Customer Reviews:   Read 21 more reviews...

5 out of 5 stars Retro cool   September 18, 2008
 1 out of 1 found this review helpful

This is SUCH a good album, with Alex Turner's nimble vocals to the fore set amidst some sumptuous string arrangements which take you right back to the 60s.
I heard this first whilst browsing in a music shop and instantly it touched a chord - and it only grows on you from there, with different songs staying in your head for days. You feel like dancing down Carnaby Street in your crushed velvet jacket when this is playing, with Randall & Hopkirk (Deceased of course) at your side. Trust me - and buy it. My album of the year.

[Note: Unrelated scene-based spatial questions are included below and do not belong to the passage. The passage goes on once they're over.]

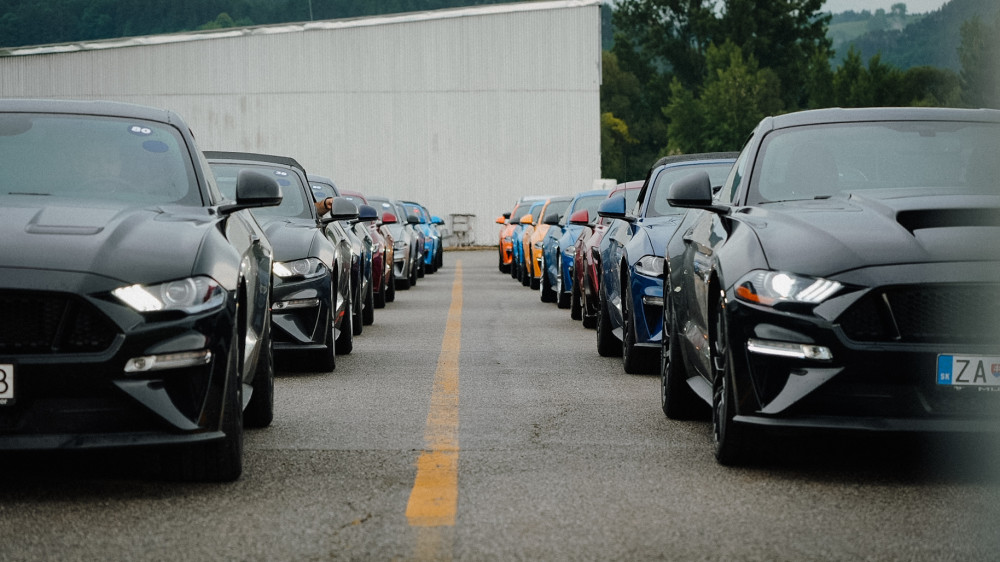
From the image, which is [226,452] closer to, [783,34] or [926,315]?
[926,315]

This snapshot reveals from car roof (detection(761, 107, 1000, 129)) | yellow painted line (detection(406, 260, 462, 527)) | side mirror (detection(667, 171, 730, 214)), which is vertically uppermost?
car roof (detection(761, 107, 1000, 129))

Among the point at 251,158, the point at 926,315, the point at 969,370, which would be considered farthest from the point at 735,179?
the point at 251,158

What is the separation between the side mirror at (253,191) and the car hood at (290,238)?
3.29 metres

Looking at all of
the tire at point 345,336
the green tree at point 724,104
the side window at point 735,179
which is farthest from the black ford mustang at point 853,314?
the green tree at point 724,104

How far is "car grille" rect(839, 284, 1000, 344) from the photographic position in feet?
16.6

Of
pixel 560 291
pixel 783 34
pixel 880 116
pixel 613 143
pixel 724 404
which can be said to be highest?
pixel 783 34

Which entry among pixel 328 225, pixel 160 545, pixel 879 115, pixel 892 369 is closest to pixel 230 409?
pixel 160 545

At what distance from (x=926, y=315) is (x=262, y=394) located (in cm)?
316

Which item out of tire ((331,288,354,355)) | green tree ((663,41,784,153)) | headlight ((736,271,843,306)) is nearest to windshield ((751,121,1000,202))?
headlight ((736,271,843,306))

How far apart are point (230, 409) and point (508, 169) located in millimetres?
48691

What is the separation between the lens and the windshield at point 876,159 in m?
6.61

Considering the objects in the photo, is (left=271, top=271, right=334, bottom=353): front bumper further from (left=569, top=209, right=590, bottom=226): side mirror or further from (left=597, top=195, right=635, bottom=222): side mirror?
(left=569, top=209, right=590, bottom=226): side mirror

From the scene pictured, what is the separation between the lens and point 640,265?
9367 mm

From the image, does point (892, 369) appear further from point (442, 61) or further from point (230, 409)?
point (442, 61)
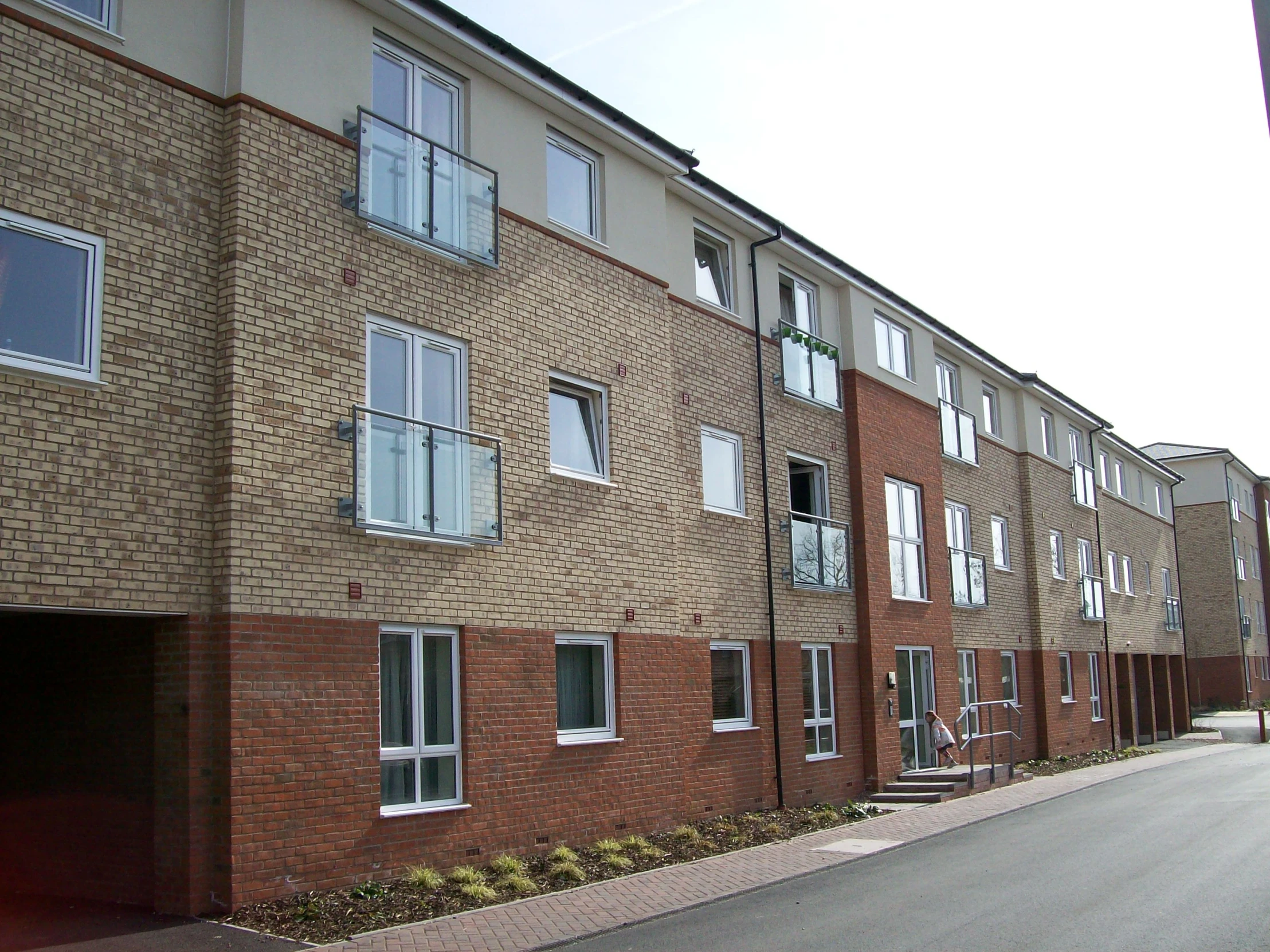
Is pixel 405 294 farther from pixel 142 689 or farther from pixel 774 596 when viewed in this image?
pixel 774 596

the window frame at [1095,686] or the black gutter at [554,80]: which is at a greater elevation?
the black gutter at [554,80]

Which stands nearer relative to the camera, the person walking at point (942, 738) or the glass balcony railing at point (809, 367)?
the glass balcony railing at point (809, 367)

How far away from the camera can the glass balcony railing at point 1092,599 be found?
28516 mm

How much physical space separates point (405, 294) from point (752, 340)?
711cm

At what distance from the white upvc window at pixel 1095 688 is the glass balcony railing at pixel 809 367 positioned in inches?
562

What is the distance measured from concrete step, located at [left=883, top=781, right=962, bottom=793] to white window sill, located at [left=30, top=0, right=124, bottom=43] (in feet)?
47.0

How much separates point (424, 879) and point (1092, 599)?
23382 mm

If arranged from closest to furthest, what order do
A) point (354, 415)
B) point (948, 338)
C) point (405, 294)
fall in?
1. point (354, 415)
2. point (405, 294)
3. point (948, 338)

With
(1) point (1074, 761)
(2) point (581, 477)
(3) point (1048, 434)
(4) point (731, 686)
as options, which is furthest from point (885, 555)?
(3) point (1048, 434)

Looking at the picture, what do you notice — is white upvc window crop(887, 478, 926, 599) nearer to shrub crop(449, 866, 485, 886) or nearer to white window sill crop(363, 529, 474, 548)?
white window sill crop(363, 529, 474, 548)

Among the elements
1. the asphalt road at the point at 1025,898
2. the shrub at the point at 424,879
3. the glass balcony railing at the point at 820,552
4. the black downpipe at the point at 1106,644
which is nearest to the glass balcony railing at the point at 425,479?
the shrub at the point at 424,879

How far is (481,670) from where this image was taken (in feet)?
36.4

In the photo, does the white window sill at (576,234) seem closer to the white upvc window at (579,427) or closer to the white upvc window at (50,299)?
the white upvc window at (579,427)

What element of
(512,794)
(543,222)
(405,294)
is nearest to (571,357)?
(543,222)
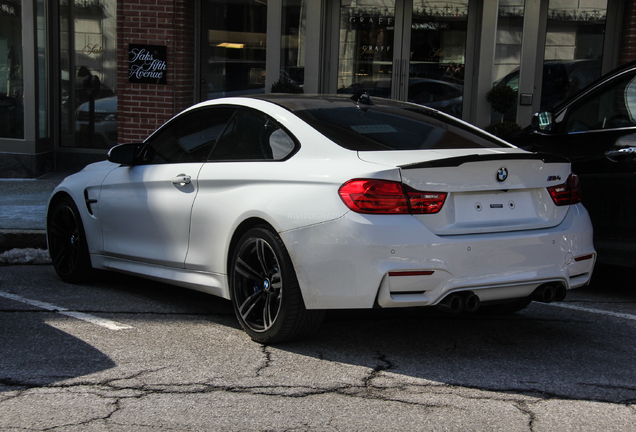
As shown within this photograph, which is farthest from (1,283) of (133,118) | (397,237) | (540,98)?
(540,98)

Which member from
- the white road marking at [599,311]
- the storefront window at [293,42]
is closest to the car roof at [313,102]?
the white road marking at [599,311]

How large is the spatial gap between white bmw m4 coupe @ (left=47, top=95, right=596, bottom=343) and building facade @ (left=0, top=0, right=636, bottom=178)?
Answer: 6.92 meters

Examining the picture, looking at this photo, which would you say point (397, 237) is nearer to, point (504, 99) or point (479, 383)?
point (479, 383)

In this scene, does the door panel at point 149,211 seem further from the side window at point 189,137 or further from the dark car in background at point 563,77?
the dark car in background at point 563,77

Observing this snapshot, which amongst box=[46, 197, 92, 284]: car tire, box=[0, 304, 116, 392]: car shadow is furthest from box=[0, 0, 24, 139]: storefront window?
box=[0, 304, 116, 392]: car shadow

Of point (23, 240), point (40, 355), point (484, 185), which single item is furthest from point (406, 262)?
point (23, 240)

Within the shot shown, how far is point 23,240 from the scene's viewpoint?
25.6 ft

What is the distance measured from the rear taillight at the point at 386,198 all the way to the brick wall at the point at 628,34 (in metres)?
8.93

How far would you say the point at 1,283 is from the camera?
6379mm

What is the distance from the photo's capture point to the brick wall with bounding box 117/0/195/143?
12.0 meters

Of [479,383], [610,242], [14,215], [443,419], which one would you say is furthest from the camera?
[14,215]

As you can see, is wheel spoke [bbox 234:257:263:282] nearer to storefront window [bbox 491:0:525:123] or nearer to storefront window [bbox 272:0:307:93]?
storefront window [bbox 272:0:307:93]

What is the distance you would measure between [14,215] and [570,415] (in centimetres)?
707

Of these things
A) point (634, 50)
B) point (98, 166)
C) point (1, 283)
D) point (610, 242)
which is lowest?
point (1, 283)
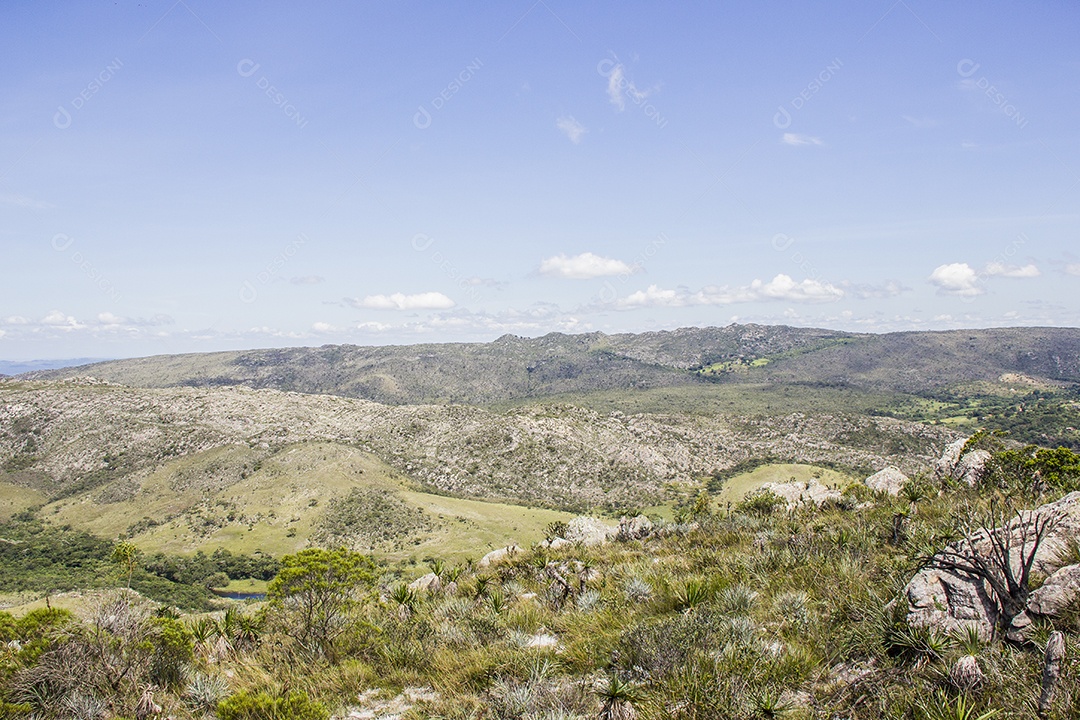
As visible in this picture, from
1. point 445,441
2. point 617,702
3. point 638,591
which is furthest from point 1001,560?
point 445,441

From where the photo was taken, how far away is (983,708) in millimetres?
5145

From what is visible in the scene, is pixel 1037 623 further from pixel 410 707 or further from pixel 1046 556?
pixel 410 707

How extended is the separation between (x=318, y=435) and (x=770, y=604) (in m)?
147

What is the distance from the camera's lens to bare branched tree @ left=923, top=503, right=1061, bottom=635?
6266 millimetres

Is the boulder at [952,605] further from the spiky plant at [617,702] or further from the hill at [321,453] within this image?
the hill at [321,453]

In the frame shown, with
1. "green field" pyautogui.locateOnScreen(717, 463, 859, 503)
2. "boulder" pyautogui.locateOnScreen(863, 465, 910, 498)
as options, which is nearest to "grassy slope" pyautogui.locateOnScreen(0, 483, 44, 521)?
"green field" pyautogui.locateOnScreen(717, 463, 859, 503)

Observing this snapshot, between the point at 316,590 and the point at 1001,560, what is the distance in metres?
16.5

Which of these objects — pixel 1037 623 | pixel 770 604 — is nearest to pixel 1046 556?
pixel 1037 623

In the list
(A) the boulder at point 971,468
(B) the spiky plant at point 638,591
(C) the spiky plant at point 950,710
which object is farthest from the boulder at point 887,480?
(C) the spiky plant at point 950,710

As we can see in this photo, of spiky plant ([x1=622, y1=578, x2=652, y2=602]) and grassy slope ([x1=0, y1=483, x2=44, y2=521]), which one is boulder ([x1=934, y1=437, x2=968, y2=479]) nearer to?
spiky plant ([x1=622, y1=578, x2=652, y2=602])

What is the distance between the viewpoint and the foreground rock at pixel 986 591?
19.9 feet

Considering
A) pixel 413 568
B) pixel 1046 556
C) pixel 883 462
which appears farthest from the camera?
pixel 883 462

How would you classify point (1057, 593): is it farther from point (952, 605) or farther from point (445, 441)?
point (445, 441)

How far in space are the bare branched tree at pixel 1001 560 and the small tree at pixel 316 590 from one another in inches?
517
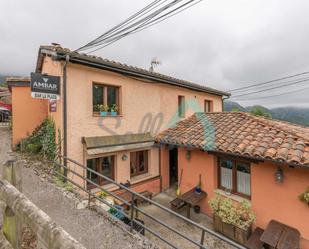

5 out of 5 stars What's not good about this?   September 11, 2008
 1 out of 1 found this review helpful

Anyone who doesn't enjoys this...doesn't like music...wonderful, uplifting and super driving music etc. Better than the two Monkey's CDs


3 out of 5 stars A bit too arctic monkeys   September 3, 2008
 1 out of 2 found this review helpful

I'd enjoyed a couple of tracks on the radio, but hearing the album as a whole it starts to become a bit too 'arctic monkeys' - who I don't dislike, but it's just a bit too strident, and not enough 60s-ness.

Nice enough in small doses, but if you don't like alex turners voice you'd hate it.



5 out of 5 stars Wonderful 60's style sentimental lovelyness!   August 5, 2008
I must admit I was cynical initially but I loved the Opening track 'The Age of Understatement' and was hooked after hearing 'Standing next to me'so brought the CD. Its an album full of lush strings,feelings and warmth.The songs border on the 'lovely' and are well crafted. Love the vocals esp on 'meeting place' and The time has come - both such 60's sounding film tracks. I'm a fan of metal and Rock ( Dillinger Escape Plan and Deftones ) but this album is so 'sentimental' that it will melt the most hardened metal heart- as its done with me- call me a big softie why dont you?


1 out of 5 stars AWFUL   June 30, 2008
 1 out of 23 found this review helpful

I'd give it a 0 if i could.

it was that bad

it's obvious the band were just put together to get as much sales as possible, the music is awful

if still go n buy it then it's your loss i warned you!